__TEXT BLOCK__
※

Don’t forget to read my post A Guide To The Aventine Hill, Rome.
Terrazza del Gianicolo (Janiculum Terrace)
Janiculum Hill, or the Gianicolo, is the second-tallest hill in the city, but it’s not counted as one of the “traditional” Seven Hills of Rome. Atop this hill on the left bank of the Tiber, you’ll find the Parco del Gianicolo, which is also home to the Orto Botanico di Roma — the old botanical gardens tended to by the University of Rome.
It’s in this green space that you’ll find a sweeping belvedere in the form of the Gianicolo Terrace. Access to the Janiculum Terrace is actually easy via Trastevere too. It’s all uphill – you’ll be there when you find the massive Acqua Paola Fountain, one of the most impressive in town.
As the sun sinks below the horizon you will see the buildings of Rome painted orange and pink, making for a spectacular sunset spot (and one that’s popular with locals).
The Capitoline Hill is the location of the Capitoline Museums, as well as the Piazza del Campidoglio — the trapezoid-shaped public space designed by none other than Michelangelo, who was at the height of his fame at the time.
If you head around the rear of the Palazzo Senatorio, which faces the Piazza del Campidoglio, you’ll instead have a view over the Roman Forum and the Colosseum, which looks particularly wonderful come sunset.
Also known as the Altar of the Fatherland, this controversial monument was originally built in 1885 for King Victor Immanuel II of Italy. Sometimes dubbed “the Wedding Cake” by locals, the sizeable building features several museums, as well as the Tomb of the Unknown Soldier.
Via staircases, visitors can get onto the upper terrace for free. There is also a higher spot which you can get to via an elevator (but for which you have to pay) and which is the highest point of the Vittoriano. Views from here out over the city below at sunset offer a unique tangle of dark silhouettes and shadows cast across the city streets, all on a backdrop of reds and oranges.
To get elevator tickets for the upper terrace, click here.
Despite the fact that many in Rome don’t appreciate this monument, whatever controversy there is can be forgiven and forgotten once you get to see the view, as it’s quite simply impressive.
Check out my post A Guide To The Altar Of The Fatherland, Rome.
Residenza Maritti Terrace
Not all of the top views of sunset in Rome are famous. In fact, this one is much more under the radar and is actually part of a locally run guesthouse, where I happened to stay in one of my many visits to the city. This is definitely one of my favorite sunset spots in Rome!

※

__RECORD EXCERPTS__
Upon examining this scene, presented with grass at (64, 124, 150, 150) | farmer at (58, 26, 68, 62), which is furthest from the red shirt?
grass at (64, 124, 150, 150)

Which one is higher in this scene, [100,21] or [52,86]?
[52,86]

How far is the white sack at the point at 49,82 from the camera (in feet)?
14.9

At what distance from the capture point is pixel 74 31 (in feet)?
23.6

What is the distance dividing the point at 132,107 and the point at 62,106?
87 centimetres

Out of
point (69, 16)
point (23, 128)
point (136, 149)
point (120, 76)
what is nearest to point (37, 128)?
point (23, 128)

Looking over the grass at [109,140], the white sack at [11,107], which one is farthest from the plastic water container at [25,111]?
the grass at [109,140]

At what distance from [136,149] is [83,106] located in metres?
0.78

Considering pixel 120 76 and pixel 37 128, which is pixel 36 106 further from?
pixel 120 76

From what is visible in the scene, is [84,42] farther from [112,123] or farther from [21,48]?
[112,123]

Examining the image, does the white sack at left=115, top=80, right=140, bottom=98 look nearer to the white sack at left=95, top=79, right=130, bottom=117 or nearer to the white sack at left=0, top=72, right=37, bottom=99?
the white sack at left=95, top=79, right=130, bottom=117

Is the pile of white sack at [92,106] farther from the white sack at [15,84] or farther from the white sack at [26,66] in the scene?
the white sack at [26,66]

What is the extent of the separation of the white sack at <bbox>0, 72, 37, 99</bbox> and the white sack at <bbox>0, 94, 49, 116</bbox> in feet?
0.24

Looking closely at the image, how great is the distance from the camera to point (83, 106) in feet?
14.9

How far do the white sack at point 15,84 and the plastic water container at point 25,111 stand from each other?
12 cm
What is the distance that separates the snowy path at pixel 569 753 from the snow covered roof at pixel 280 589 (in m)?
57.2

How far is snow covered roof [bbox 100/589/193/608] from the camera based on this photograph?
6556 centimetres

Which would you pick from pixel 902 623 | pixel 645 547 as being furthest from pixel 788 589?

※

__WHAT YOU WILL DO__
[1] List every hill that the text about sunset spots in Rome names.
[2] For each statement, say whether it agrees with the text about sunset spots in Rome, and quote the words that decide it. (a) Janiculum Hill is one of the traditional Seven Hills of Rome. (b) The Altar of the Fatherland was originally built in 1885. (c) Visitors must pay to reach the upper terrace of the Vittoriano by the staircases.
The items are separate material and are unrelated to the text about sunset spots in Rome.

__OUTPUTS FOR THE TASKS__
[1]
- Aventine Hill
- Janiculum Hill (the Gianicolo)
- Capitoline Hill

[2]
(a) No: "but it’s not counted as one of the “traditional” Seven Hills of Rome"
(b) Yes: "originally built in 1885 for King Victor Immanuel II of Italy"
(c) No: "Via staircases, visitors can get onto the upper terrace for free."